[start RECORDS PROVIDED]

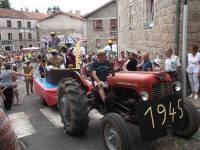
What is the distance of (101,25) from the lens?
42.2 metres

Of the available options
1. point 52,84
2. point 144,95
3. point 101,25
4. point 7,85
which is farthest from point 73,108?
point 101,25

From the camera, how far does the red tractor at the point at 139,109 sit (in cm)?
486

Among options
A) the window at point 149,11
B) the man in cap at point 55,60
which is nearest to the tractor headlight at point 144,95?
the man in cap at point 55,60

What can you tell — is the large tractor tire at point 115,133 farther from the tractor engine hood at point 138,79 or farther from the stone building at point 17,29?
the stone building at point 17,29

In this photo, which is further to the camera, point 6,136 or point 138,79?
point 138,79

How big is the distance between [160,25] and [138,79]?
624 centimetres

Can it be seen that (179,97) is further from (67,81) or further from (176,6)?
(176,6)

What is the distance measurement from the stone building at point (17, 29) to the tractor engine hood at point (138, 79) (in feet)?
195

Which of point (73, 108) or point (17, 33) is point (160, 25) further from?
point (17, 33)

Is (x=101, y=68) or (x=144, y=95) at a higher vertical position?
(x=101, y=68)

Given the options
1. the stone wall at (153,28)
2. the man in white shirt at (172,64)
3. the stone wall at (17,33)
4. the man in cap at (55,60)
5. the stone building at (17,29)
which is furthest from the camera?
the stone building at (17,29)

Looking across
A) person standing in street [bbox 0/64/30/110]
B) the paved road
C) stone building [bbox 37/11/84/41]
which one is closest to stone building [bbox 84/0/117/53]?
stone building [bbox 37/11/84/41]

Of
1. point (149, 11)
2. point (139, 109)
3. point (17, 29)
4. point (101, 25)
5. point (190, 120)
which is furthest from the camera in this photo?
point (17, 29)

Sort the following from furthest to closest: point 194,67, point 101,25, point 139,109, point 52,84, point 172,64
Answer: point 101,25 → point 52,84 → point 172,64 → point 194,67 → point 139,109
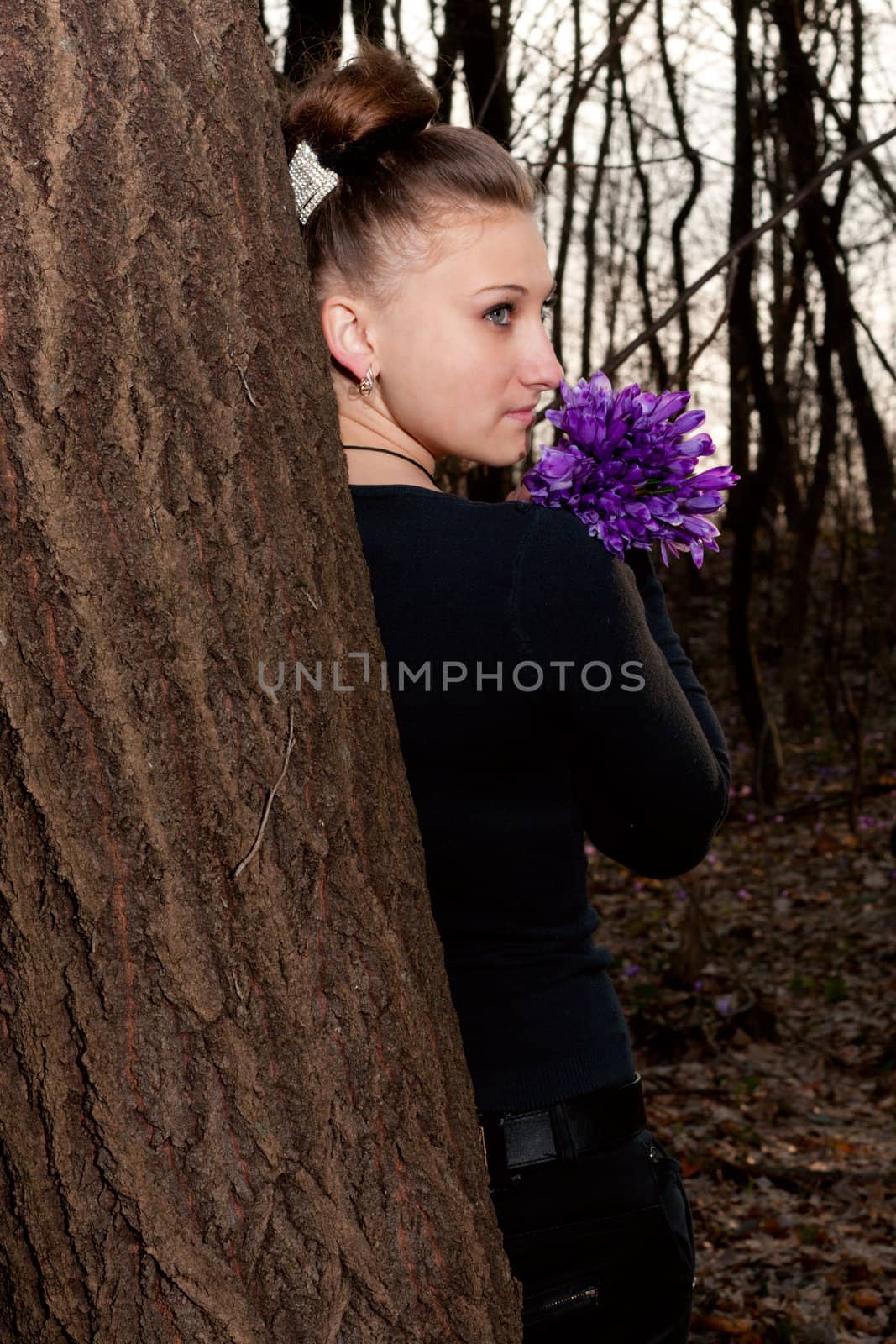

[end RECORDS PROVIDED]

_PROBLEM DESCRIPTION_. Which lines in the listing above contain the word "options"? Select each one and copy it in full.

_OUTPUT FOR THIS TASK_.
Of the available options
Among options
Given the options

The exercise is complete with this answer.